» Source
<<<<
Tonight is the 2018 NFL season opener between the Philadelphia Eagles and the Atlanta Falcons. That would be the Super Bowl champion Philadelphia Eagles, by the way. Those words still look and sound so glorious, do they not?

The Birds and their fans will celebrate their title one final time with the raising of the first-ever Super Bowl banner at Lincoln Financial Field this evening. But after that, the game will begin. The football calendar will officially turn to a new season.
In that new 2018 season the Eagles will be defending an NFL championship for the fourth time in franchise history. It marks just the second time in the last 35 years that a Philadelphia major pro sports team will attempt to repeat as a champion.
Philly fans remember well the last time it happened Just nine years ago the Philadelphia Phillies played the 2009 season as defending champions of Major League Baseball.
The long playoff run and Fall Classic triumph had been punctuated by a Halloween parade around City Hall and down Broad Street to Citizens Bank Park.
The Eagles experienced pretty much the same thing. A long playoff run, early February Super Bowl, parade this time up Broad Street from the stadium area and out the Ben Franklin Parkway to the Art Museum.
>>>>
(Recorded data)
<<<<
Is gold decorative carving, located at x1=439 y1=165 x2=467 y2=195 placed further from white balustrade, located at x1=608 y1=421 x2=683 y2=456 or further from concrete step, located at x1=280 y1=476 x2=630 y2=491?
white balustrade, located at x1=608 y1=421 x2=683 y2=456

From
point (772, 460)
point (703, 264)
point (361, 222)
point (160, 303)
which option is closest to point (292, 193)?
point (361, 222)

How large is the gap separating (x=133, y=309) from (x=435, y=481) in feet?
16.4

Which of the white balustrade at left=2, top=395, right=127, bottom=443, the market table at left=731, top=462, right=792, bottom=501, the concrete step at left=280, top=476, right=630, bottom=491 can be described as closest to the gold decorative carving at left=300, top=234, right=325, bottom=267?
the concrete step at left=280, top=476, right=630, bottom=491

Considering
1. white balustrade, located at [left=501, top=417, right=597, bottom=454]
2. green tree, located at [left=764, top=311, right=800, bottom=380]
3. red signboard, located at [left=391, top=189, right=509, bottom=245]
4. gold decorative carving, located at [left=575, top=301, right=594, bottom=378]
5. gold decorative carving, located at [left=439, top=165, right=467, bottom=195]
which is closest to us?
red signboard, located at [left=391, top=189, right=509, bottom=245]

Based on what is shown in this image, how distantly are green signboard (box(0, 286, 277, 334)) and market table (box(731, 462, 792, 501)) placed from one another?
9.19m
>>>>
» Your tasks
- 1) Reproduce word for word the part of the Eagles passage between "Tonight is the" and "Major League Baseball.", inclusive.
- 2) Render this sentence from the Eagles passage in Spanish: "The football calendar will officially turn to a new season."
- 3) Decide whether each statement agrees with the Eagles passage, answering yes or no and quoting the words of the passage that settle it.
(a) The 2018 season opener is against the Atlanta Falcons.
(b) The Eagles will be defending an NFL championship for the fourth time in franchise history.
(c) The Phillies' championship parade went up Broad Street from the stadium area to the Art Museum.

» Responses
- 1)
Tonight is the 2018 NFL season opener between the Philadelphia Eagles and the Atlanta Falcons. That would be the Super Bowl champion Philadelphia Eagles, by the way. Those words still look and sound so glorious, do they not?

The Birds and their fans will celebrate their title one final time with the raising of the first-ever Super Bowl banner at Lincoln Financial Field this evening. But after that, the game will begin. The football calendar will officially turn to a new season.
In that new 2018 season the Eagles will be defending an NFL championship for the fourth time in franchise history. It marks just the second time in the last 35 years that a Philadelphia major pro sports team will attempt to repeat as a champion.
Philly fans remember well the last time it happened Just nine years ago the Philadelphia Phillies played the 2009 season as defending champions of Major League Baseball.

- 2) El calendario del fútbol americano pasará oficialmente a una nueva temporada.

- 3)
(a) Yes: "the 2018 NFL season opener between the Philadelphia Eagles and the Atlanta Falcons"
(b) Yes: "the Eagles will be defending an NFL championship for the fourth time in franchise history"
(c) No: "a Halloween parade around City Hall and down Broad Street to Citizens Bank Park"